**Written request:**
Copy the Mathematica forum post from "I wish to combine" up to and including "a shared denominator?", swapping out every "expression" for "formula".

What about trying to extract the denominators and then using the Mathematica
Collect routine?

collectDenominators[expr_] :=
  Module[{work = Expand[expr], factors},
    factors = Union[Denominator /@ List @@ work]^-1;
    Collect[expr, factors]
    ]

collectDenominators[(b*i + a*j + c*j)/(i*j)]
(a + c)/i + b/j

David Park
djmp at earthlink.net
http://home.earthlink.net/~djmp/


From: Blake Laing [mailto:laing at nhn.ou.edu]
To: mathgroup at smc.vnet.net

Dear Math Group

I wish to combine terms in a expression which share a denominator, such
as in the following simple case:

In[1]:=
a/i+b/j+c/i//.Plus[Times[A_.,Power[denom_,-1]],Times[B_.,Power[denom_,-1]]]:
>
      Factor[Plus[A,B]Power[denom,-1]]//InputForm
Out[1]//InputForm=
(a + c)/i + b/j

The actual expression I am working with contains thousands of terms, and
a pairwise algorithm such as this is wholly inadequate. Will one of you
please suggest a more efficient way to combine each additive term in a
large expression with a shared denominator?

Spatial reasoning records
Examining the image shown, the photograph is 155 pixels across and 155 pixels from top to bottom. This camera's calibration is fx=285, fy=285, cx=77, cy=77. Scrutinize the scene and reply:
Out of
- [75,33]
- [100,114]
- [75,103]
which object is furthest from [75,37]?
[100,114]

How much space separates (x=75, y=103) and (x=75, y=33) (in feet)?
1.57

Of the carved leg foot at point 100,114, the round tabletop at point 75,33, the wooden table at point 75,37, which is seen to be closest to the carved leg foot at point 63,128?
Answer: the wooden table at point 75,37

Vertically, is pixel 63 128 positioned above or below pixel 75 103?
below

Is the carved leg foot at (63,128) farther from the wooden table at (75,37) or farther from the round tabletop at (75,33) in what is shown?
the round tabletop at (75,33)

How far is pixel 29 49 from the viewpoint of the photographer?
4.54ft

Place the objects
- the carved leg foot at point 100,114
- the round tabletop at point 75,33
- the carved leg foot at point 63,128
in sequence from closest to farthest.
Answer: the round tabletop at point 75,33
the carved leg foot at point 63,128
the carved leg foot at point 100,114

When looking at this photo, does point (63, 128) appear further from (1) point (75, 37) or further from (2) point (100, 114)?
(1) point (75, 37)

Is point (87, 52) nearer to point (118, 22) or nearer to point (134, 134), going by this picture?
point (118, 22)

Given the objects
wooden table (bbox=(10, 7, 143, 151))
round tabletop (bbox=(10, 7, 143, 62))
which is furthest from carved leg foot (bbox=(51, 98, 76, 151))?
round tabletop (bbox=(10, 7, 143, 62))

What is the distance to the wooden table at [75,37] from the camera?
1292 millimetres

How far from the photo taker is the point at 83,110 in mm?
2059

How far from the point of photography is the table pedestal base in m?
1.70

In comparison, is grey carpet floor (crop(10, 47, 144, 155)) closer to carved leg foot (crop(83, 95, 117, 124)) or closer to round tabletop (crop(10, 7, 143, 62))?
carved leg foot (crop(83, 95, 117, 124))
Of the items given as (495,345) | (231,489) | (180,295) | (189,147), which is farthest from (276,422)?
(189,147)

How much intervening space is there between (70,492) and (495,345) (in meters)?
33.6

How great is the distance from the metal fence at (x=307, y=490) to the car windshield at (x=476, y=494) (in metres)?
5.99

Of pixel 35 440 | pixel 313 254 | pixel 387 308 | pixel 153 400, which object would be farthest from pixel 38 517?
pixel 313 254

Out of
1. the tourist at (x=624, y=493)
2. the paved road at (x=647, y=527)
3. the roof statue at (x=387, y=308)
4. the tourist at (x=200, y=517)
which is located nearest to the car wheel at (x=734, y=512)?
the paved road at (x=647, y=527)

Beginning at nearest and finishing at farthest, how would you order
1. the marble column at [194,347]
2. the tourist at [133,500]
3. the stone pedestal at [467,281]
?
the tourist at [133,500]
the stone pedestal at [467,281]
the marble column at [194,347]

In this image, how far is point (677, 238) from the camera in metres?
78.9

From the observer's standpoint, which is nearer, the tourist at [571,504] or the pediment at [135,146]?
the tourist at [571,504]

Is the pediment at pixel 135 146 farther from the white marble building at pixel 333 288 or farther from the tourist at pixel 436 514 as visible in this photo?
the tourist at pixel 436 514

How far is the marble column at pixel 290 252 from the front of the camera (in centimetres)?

**Final answer:**
I wish to combine terms in a formula which share a denominator, such
as in the following simple case:

In[1]:=
a/i+b/j+c/i//.Plus[Times[A_.,Power[denom_,-1]],Times[B_.,Power[denom_,-1]]]:
>
      Factor[Plus[A,B]Power[denom,-1]]//InputForm
Out[1]//InputForm=
(a + c)/i + b/j

The actual formula I am working with contains thousands of terms, and
a pairwise algorithm such as this is wholly inadequate. Will one of you
please suggest a more efficient way to combine each additive term in a
large formula with a shared denominator?